WRITTEN PROBLEM: Turn the lines from the one containing "How much of" through the last line into a JSON list of strings, one string per line and no blank lines.

RECORDS FOR THIS TASK:
• • • • • • •

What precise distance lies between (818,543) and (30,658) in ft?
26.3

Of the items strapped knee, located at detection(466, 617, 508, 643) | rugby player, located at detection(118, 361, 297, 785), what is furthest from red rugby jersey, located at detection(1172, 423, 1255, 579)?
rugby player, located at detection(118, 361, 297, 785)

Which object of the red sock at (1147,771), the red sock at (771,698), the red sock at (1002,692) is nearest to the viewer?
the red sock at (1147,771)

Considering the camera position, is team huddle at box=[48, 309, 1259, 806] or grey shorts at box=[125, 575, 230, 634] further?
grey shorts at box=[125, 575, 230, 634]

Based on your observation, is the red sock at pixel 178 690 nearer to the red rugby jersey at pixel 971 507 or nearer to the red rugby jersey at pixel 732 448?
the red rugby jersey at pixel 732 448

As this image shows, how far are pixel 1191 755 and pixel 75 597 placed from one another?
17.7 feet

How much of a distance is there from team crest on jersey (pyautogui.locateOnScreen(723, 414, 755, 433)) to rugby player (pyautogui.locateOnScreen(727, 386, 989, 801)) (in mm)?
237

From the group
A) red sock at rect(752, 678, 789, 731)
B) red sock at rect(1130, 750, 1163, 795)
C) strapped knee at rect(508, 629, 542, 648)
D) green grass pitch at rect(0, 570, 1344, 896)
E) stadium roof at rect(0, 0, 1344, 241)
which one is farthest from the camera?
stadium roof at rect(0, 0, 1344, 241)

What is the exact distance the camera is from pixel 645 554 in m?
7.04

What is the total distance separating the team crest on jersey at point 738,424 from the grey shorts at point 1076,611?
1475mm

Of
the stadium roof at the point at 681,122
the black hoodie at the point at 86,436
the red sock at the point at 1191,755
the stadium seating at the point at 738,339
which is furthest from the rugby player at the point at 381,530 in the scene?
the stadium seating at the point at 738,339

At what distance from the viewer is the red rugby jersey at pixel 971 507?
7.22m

• • • • • • •

OUTPUT OF THE EXERCISE:
[
  "How much of a distance is there from team crest on jersey (pyautogui.locateOnScreen(723, 414, 755, 433)) to rugby player (pyautogui.locateOnScreen(727, 386, 989, 801)) (in mm)?",
  "237",
  "From the group",
  "A) red sock at rect(752, 678, 789, 731)",
  "B) red sock at rect(1130, 750, 1163, 795)",
  "C) strapped knee at rect(508, 629, 542, 648)",
  "D) green grass pitch at rect(0, 570, 1344, 896)",
  "E) stadium roof at rect(0, 0, 1344, 241)",
  "which one is farthest from the camera?",
  "stadium roof at rect(0, 0, 1344, 241)",
  "What is the exact distance the camera is from pixel 645 554 in m?",
  "7.04",
  "What is the total distance separating the team crest on jersey at point 738,424 from the grey shorts at point 1076,611?",
  "1475mm",
  "Of",
  "the stadium roof at the point at 681,122",
  "the black hoodie at the point at 86,436",
  "the red sock at the point at 1191,755",
  "the stadium seating at the point at 738,339",
  "which is furthest from the rugby player at the point at 381,530 in the scene?",
  "the stadium seating at the point at 738,339",
  "At what distance from the viewer is the red rugby jersey at pixel 971 507?",
  "7.22m"
]